Onze ans après sa condamnation, grâce à une bataille acharnée, Alfred Dreyfus sera reconnu innocent.

En septembre 1894, les services de renseignements interceptent un bordereau destiné à l’ambassade d’Allemagne, preuve de trahison certaine d’un officier français. Un vague ressemblance d’écriture conduit à désigner comme coupable le Capitaine Alfred Dreyfus qui est juif.

Après un procès fabriqué de toute pièce, Dreyfus est dégradé et condamné aux travaux forcés à perpétuité.

Au cours de l’année 1895, le vrai coupable, le Commandant Esterhazy est démasqué.

Il est jugé et, malgré les preuves accablantes de sa culpabilité, il est acquitté. L’affaire soulève les passions et éclate au grand jour après que l’écrivain Émile Zola a publié dans le journal l’Aurore une lettre ouverte au Président de la République, le fameux J’accuse.

Des journalistes comme Georges Clemenceau, des écrivains comme Charles Péguy, Anatole France et surtout Émile Zola prennent la défense de Dreyfus.

D’autres mènent une campagne extrêmement violente contre Dreyfus qui, compte tenu du contexte antisémite et nationaliste, fournit un coupable idéal, puisque juif et alsacien (l’Alsace appartient à l’Allemagne depuis la fin de la guerre de 1870). L’affaire passionne et déchire les milieux intellectuels surtout.

Ouvriers et paysans se sentent généralement assez peu concernés par cette interminable affaire, embrouillée comme à plaisir, où chaque clan paraît avoir sa vérité, où les preuves des uns sont des faux pour les autres. Cependant de nouvelles révélations et le suicide de l’un des officiers les plus acharnés à la perte de Dreyfus (le Lieutenant-colonel Henry) conduisent à l’annulation du procès.

Dreyfus est renvoyé devant le Conseil de Guerre de Rennes qui le déclare coupable et le condamne (avec les circonstances atténuantes) à dix ans de détention. Afin de calmer les esprits, dix jours après cette seconde condamnation, le Président de la République, Émile Loubet, accorde sa grâce pour « raison de santé ». Ce n’est pas la reconnaissance de l’innocence de Dreyfus, mais c’est la possibilité qui lui est donnée de continuer à se battre pour sa réhabilitation. Le 5 mars 1904, la cour de cassation, à la suite de la découverte de faux introduits dans le dossier, déclare recevable la nouvelle demande de révision du procès. Le 12 juillet 1906, cassation du verdict du Conseil de Guerre de Rennes, et le lendemain, vote par le Parlement d’une loi réintégrant Dreyfus dans l’armée.
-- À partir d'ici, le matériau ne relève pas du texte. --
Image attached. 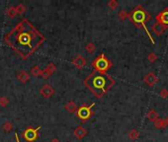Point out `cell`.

Le 21 juillet 1906, soit douze ans après sa condamnation, Dreyfus reçoit la Légion d’Honneur avec le grade de Commandant.

Aujourd’hui cette « affaire Dreyfus » a fini de diviser partis politiques, syndicats, presse ou familles.

Pourtant elle a des conséquences durables dans plusieurs domaines : elle a montré le rôle essentiel de la presse pour « faire » l’opinion publique ; elle a mis en évidence la responsabilité des intellectuels, scientifiques, écrivains, artistes dans l’élaboration des idées ; elle a montré que la raison pouvait l’emporter sur l’obscurantisme, en particulier en matière de lutte contre le racisme (La Ligue des droits de l’Homme est née pendant l’affaire Dreyfus et à cause d’elle).